Prosecco Spumante is a lively, effervescent version of Prosecco wine that's perfect for celebratory occasions. Made using the Charmat method, this sparkling wine undergoes secondary fermentation in stainless steel tanks to create its signature bubbles. Prosecco Spumante can be produced from different grape varieties, but Glera is the most commonly used grape for this type of wine. With its crisp and clean taste profile, Prosecco Spumante pairs beautifully with light appetizers and fruity desserts.

prosecco wines

How to Serve Prosecco Wine

For the perfect prosecco experience, start by understanding what is Prosecco, then by follow the expert tips shared below:

  • Serving Temperature: Prosecco is best served chilled, typically between 40°F (4°C) and 45°F (7°C). Keep the bottle in the refrigerator for a few hours before serving or use a cooler to maintain the desired temperature.
  • Opening the Bottle: To preserve the effervescence, handle the bottle of prosecco wine with care. Remove the foil covering the cork, hold the cork firmly, and twist the bottle gently. The cork should ease out with a gentle pop.
  • Glassware: Serve prosecco wine in flutes or tulip-shaped glasses. These glass styles help concentrate the aromas and preserve the bubbles for a longer duration. Avoid using wide-rimmed glasses, as they can cause the bubbles to dissipate quickly.
  • Pouring: Tilt the glass at a slight angle while pouring prosecco wine to prevent excessive foaming. Start with a small amount in the glass, allowing the foam to settle, and then fill it up gradually.
  • Toasting: Prosecco wine is often enjoyed for celebratory toasts. Raise your glass, make eye contact with your fellow toasters, and offer a short, heartfelt toast before taking a sip.
  • Storing Opened Bottles: If you have leftover prosecco wine, reclose the bottle tightly with a wine stopper or a sparkling wine closure. Store it in the refrigerator, and consume it within a day or two to maintain the freshness and effervescence.
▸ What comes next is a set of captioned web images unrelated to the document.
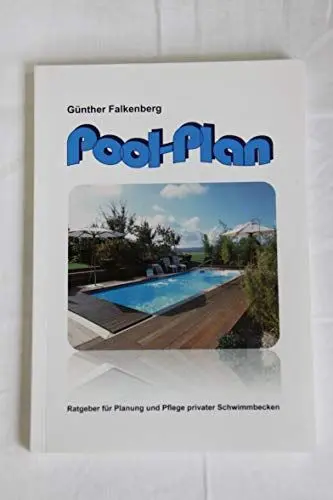 Produktbild: Pool-Plan: Ratgeber für Planung und Pflege privater Schwimmbecken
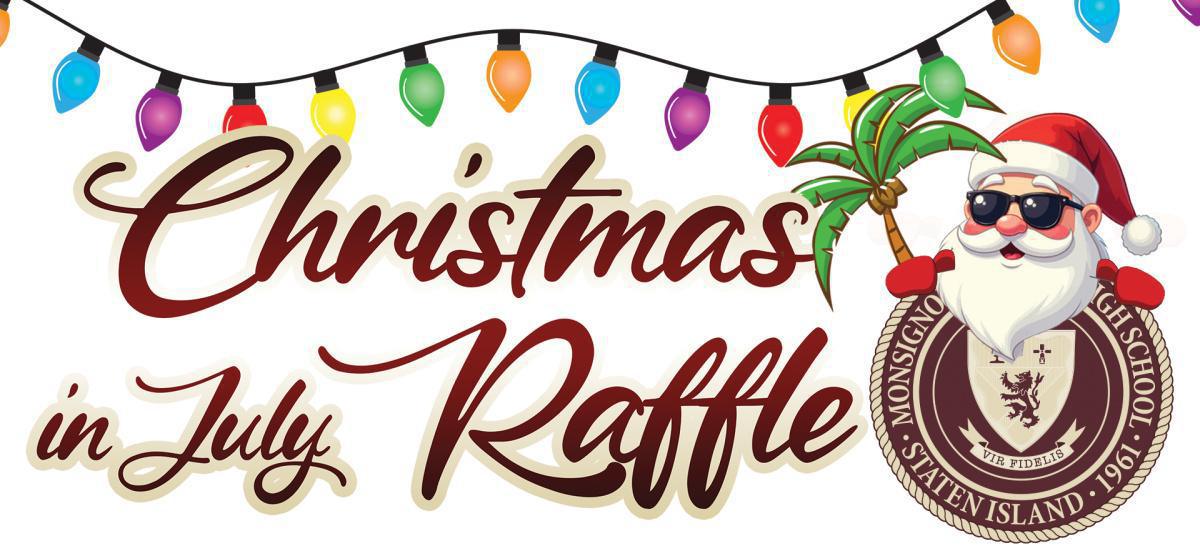 Christmas in July Raffle Christmas in July Raffle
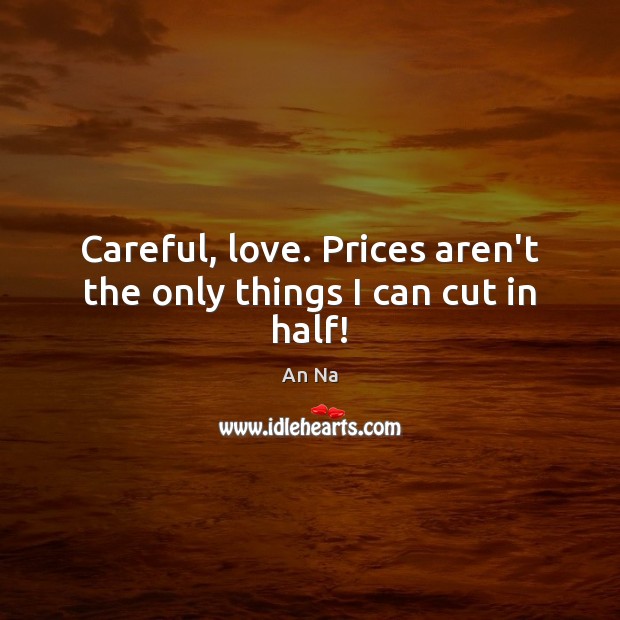 Careful, love. Prices aren’t the only things I can cut in half! Image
Pairing Food with Prosecco Wine

To elevate your dining experience while enjoying what is prosecco wine from Italy's Veneto region made from Glera grapes using the tank method for fermentation that produces carbon dioxide resulting in its signature bubbly texture and sparkly finish; there are several ways to pair it with different cuisines. Opt for dishes with complementary flavors such as pear and melon entrees or light seafood appetizers. The high acidity level in Prosecco wine complements acidic foods such as tomatoes and citrus fruits perfectly elevating their natural tartness. On the other hand creamy cheesy dishes get beautifully balanced out by Prosecco's effervescence which cuts through fat providing delightful sips every time.
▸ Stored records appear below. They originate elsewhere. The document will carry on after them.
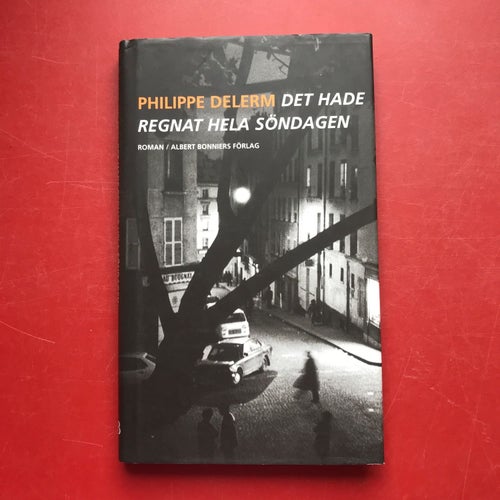 DET HADE REGNAT HELA SÖNDAGEN Philippe Delerm 2000
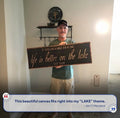 Life Is Better On The Lake Sign by Tailored Canvases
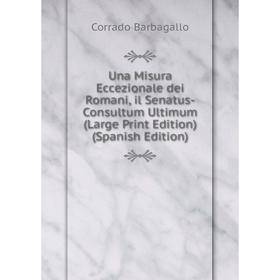 

Книга Una Misura Eccezionale dei Romani, il Senatus-Consultum Ultimum (Large Print Edition) (Spanish Edition)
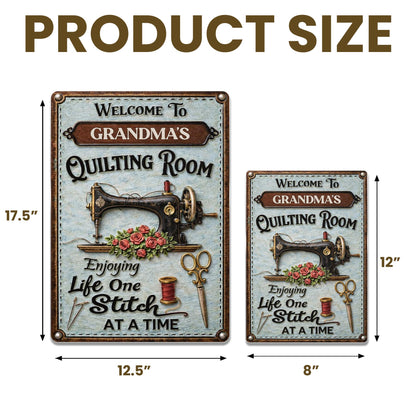 Welcome To Grandma's Quilting Room, Enjoy Life One Stitch At A Time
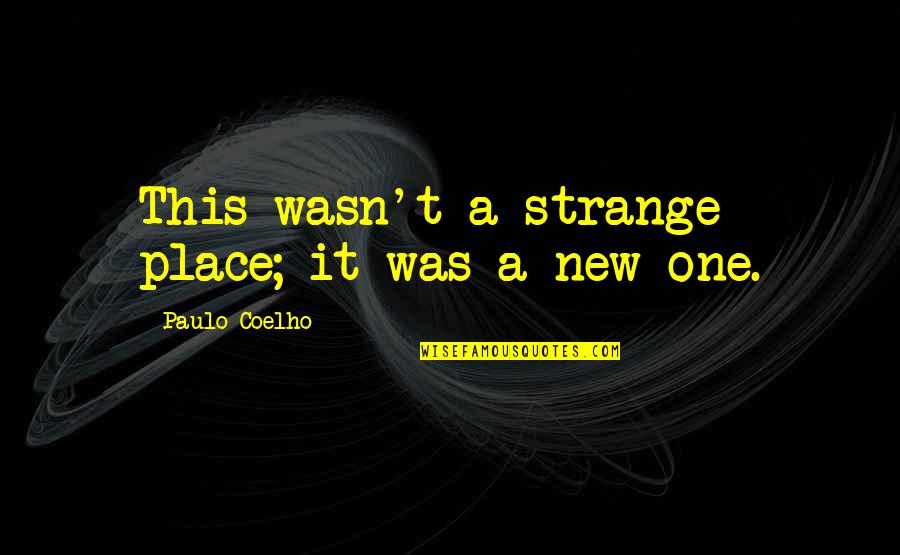 Tiswas Cast Quotes By Paulo Coelho: This wasn't a strange place; it was a Tiswas Cast Quotes By Paulo Coelho: This wasn't a strange place; it was a
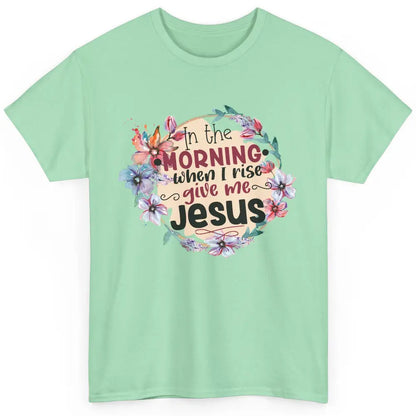 Floral When I Rise Give Me Jesus Christian Western Religious Classic Unisex T-Shirt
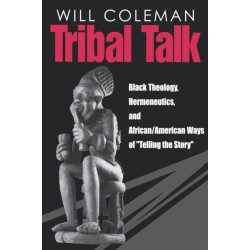 Tribal Talk: Black Theology, Hermeneutics, and African/American Ways of “Telling the Story”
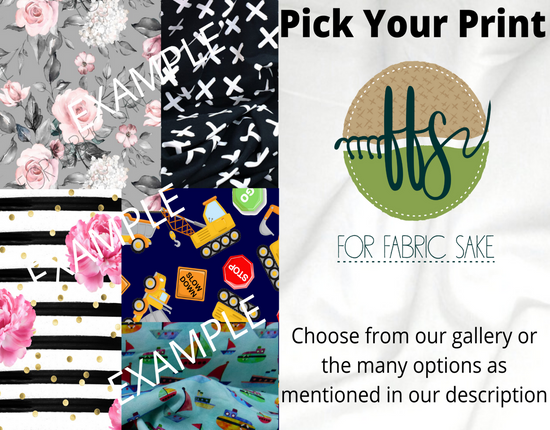 Choose your OWN Print  - PRE ORDER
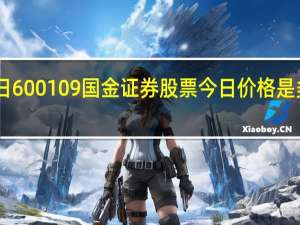 4月25日600109国金证券股票今日价格是多少 为您介绍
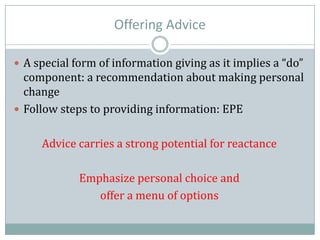 Offering Advice
 A special form of information giving as it implies a “do”
component: a recommendation about making personal
change
 Follow steps to providing information: EPE
Advice carries a strong potential for reactance
Emphasize personal choice and
offer a menu of options
 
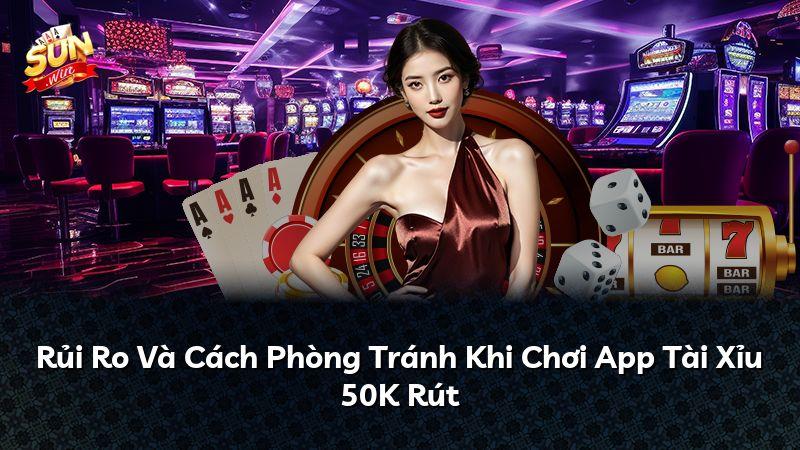 Rủi Ro Và Cách Phòng Tránh Khi Chơi App Tài Xỉu 50K Rút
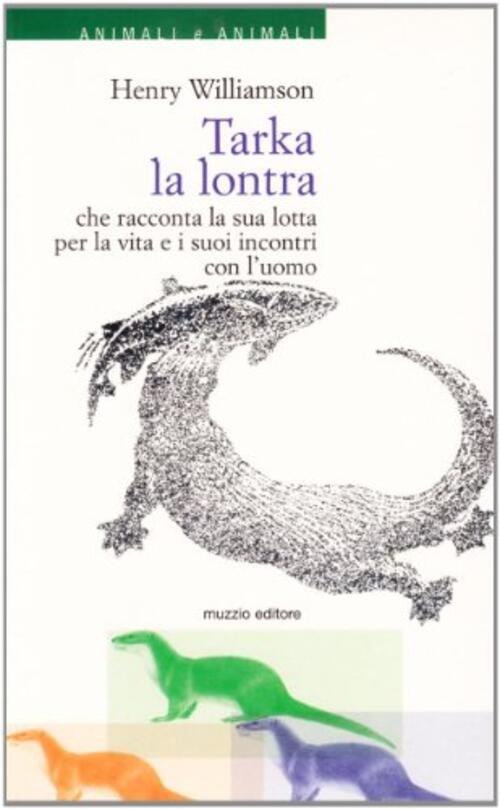 Tarka La Lontra Che Racconta La Sua Storia Per La …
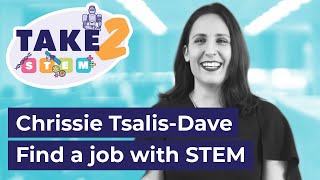 Take 2 with Chrissie Tsalis-Dave: pathways to STEM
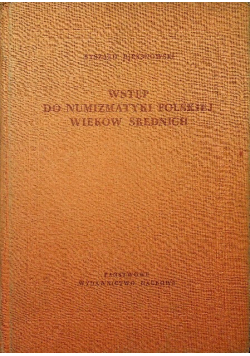 Wstęp do numizmatyki polskiej wieków średnich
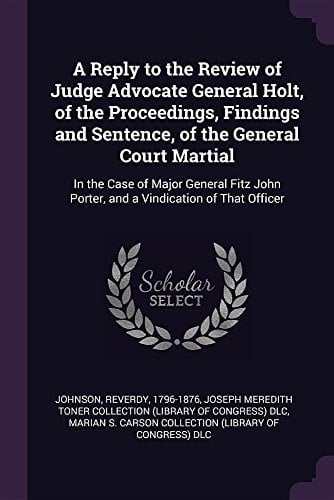 A Reply to the Review of Judge Advocate General Holt, of the Proceedings, Findings and Sentence, of the General Court Martial In the Case of Major General Fitz John Porter, and a Vindication of That Officer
List of The Best High-Quality Prosecco

While tastes and preferences may vary, here is a list of well-regarded Prosecco brands known for their quality and popularity:

  1. Mionetto
  2. Bisol
  3. Valdo
  4. La Marca
  5. Villa Sandi
  6. Ruggeri
  7. Zonin
  8. Adami
  9. Bottega
  10. Santa Margherita

Please note that this list is not exhaustive, and there are many other excellent Prosecco wine brands available in the market. What is Prosecco? It's a question that sparks curiosity and invites exploration. As you continue your journey through the world of what is Prosecco, it's always recommended to explore and try different brands to find the one that suits your personal taste preferences.
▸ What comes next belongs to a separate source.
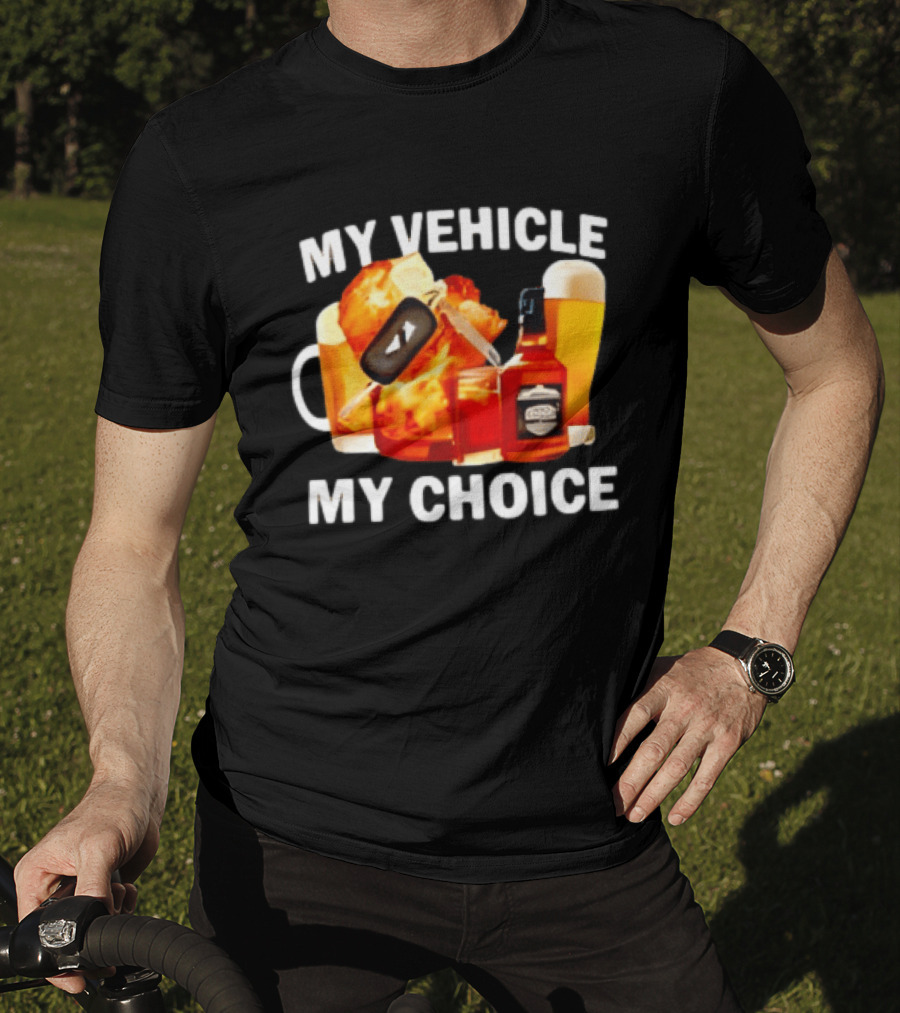 My Vehicle My Choice Beer Whiskey T-Shirt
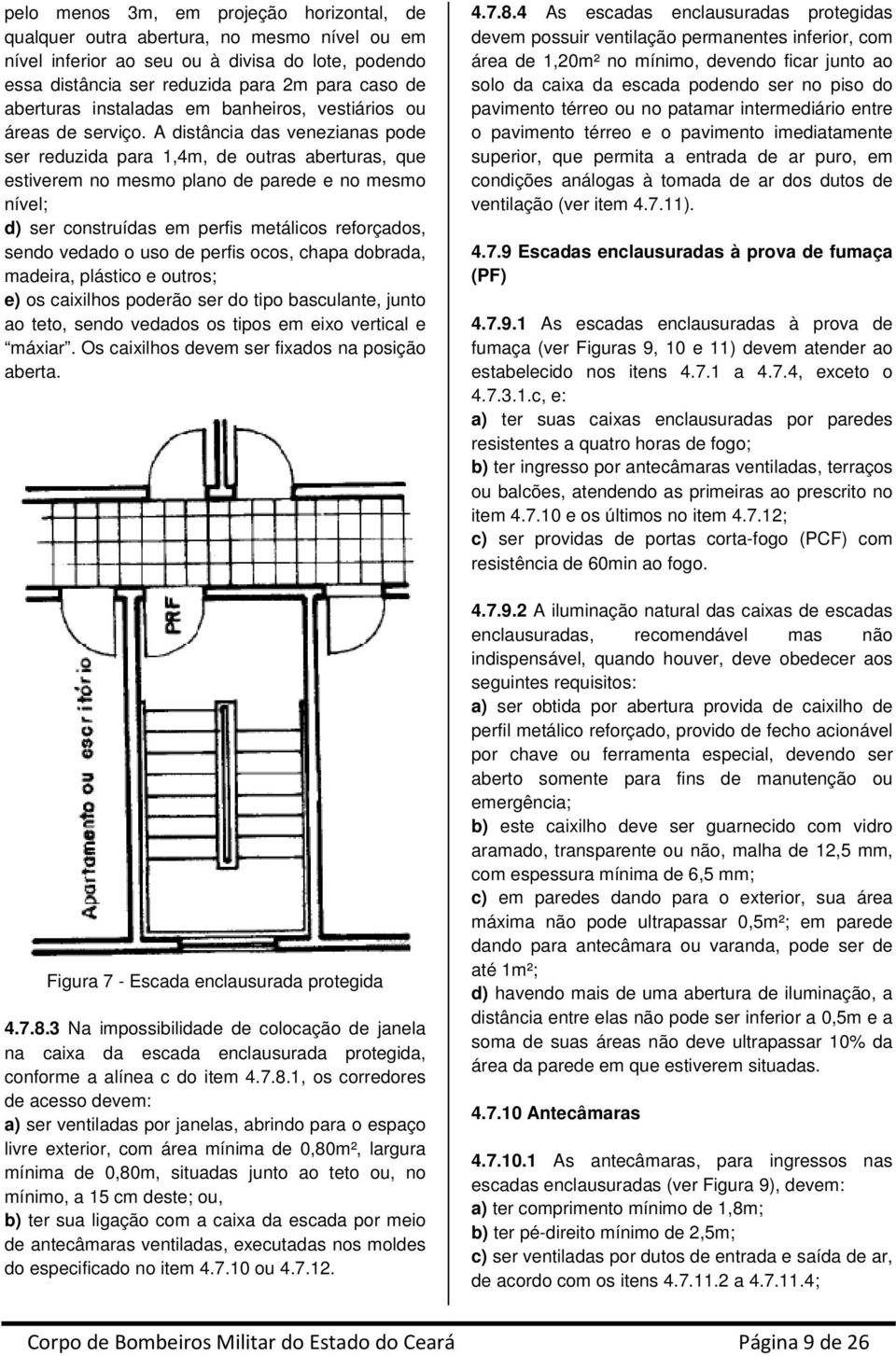 A distância das venezianas pode ser reduzida para 1,4m, de outras aberturas, que estiverem no mesmo plano de parede e no mesmo nível; d) ser construídas em perfis metálicos reforçados, sendo vedado o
In conclusion, Prosecco is a sparkling wine that has captured the hearts of wine enthusiasts worldwide. Known for its fruity flavor profile, refreshing taste, and affordability, it has become a beloved choice for celebrations, gatherings, or simply enjoying a glass on a sunny day. Throughout this blog, we have delved into what is Prosecco, explored its production process, and provided tips on serving and enjoying this delightful wine. Whether you're new to Prosecco wine or a seasoned enthusiast, we hope this guide has shed light on the wonderful world of Prosecco wine and sparked your curiosity to further explore its diverse range of styles. So, raise your glass and toast to the pleasure of what is Prosecco.